LOS ANGELES, Oct. 28 – Gene therapy administered intravenously could be an effective agent to protect vital organs and tissues from the effects of ionizing radiation in the event of large-scale exposure from a radiological or nuclear bomb, according to an animal study presented today by University of Pittsburgh researchers at the 49th annual meeting of the American Society for Therapeutic Radiology and Oncology (ASTRO) in Los Angeles.
“Ionizing radiation can be extremely damaging to cells, tissues, organs and organ systems,” said Joel S. Greenberger, M.D., professor and chairman, department of radiation oncology, University of Pittsburgh School of Medicine. “In previous studies, we demonstrated that gene therapy can be both swallowed in liquid form and inhaled through a nebulizer prior to radiation exposure to protect healthy tissues from damage. In this study, we found that the same therapy administered intravenously also offers protection during exposure to whole-body irradiation.” Dr. Greenberger added that intravenous administration could potentially offer wide-reaching protection to the public in the event of a terrorist attack since experts believe a significant number of the population would die within 30 days of receiving a large dose of radiation to the entire body.
In the study, mice were used to test the protective effects of manganese superoxide dismutase plasmid liposome (MnSOD-PL) gene therapy on the bone marrow during whole-body irradiation. The researchers found that in a control group of mice that received an initial 9.5 Gy dose of radiation, 58 percent survived at 30 days compared to 90 percent after the same length of time for an experimental group of mice that were injected with MnSOD-PL prior to irradiation. Between 30 and 330 days, there were no differences in survival rates between experiment and control group mice, indicating that systemic MnSOD-PL treatment was not harmful to survival.
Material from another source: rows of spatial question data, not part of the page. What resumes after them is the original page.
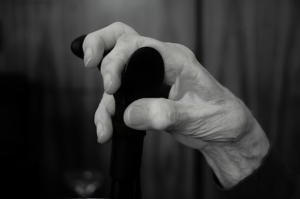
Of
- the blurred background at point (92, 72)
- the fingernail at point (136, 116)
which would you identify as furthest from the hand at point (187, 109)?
the blurred background at point (92, 72)

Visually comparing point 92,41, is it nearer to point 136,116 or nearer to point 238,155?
point 136,116

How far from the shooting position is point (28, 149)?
136 centimetres

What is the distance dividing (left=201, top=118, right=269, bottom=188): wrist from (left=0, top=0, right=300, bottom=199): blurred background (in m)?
0.81

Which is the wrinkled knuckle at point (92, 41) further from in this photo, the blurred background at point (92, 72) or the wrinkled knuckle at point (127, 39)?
the blurred background at point (92, 72)

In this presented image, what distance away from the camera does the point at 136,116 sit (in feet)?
1.09

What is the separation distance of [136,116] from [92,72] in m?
1.04

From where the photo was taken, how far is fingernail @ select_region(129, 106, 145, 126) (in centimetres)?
33

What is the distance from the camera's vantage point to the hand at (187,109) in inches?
14.3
“Intravenous administration of gene therapy appears to prevent the damaging effects of radiation, suggesting it is a viable delivery method,” said Dr. Greenberger. “Future clinical studies will tell us whether this therapy can protect people from the deadly effects of radiation.”
The study’s co-authors include Tracy Smith, B.S., James J. Schlesselman, Ph.D., and Michael W. Epperly, Ph.D., all with the department of radiation oncology at the University of Pittsburgh School of Medicine. The study was funded by a $10 million grant from the National Institute of Allergy and Infectious Diseases (NIAID) to the University of Pittsburgh School of Medicine in 2005 to create a Center for Medical Countermeasures Against Radiation.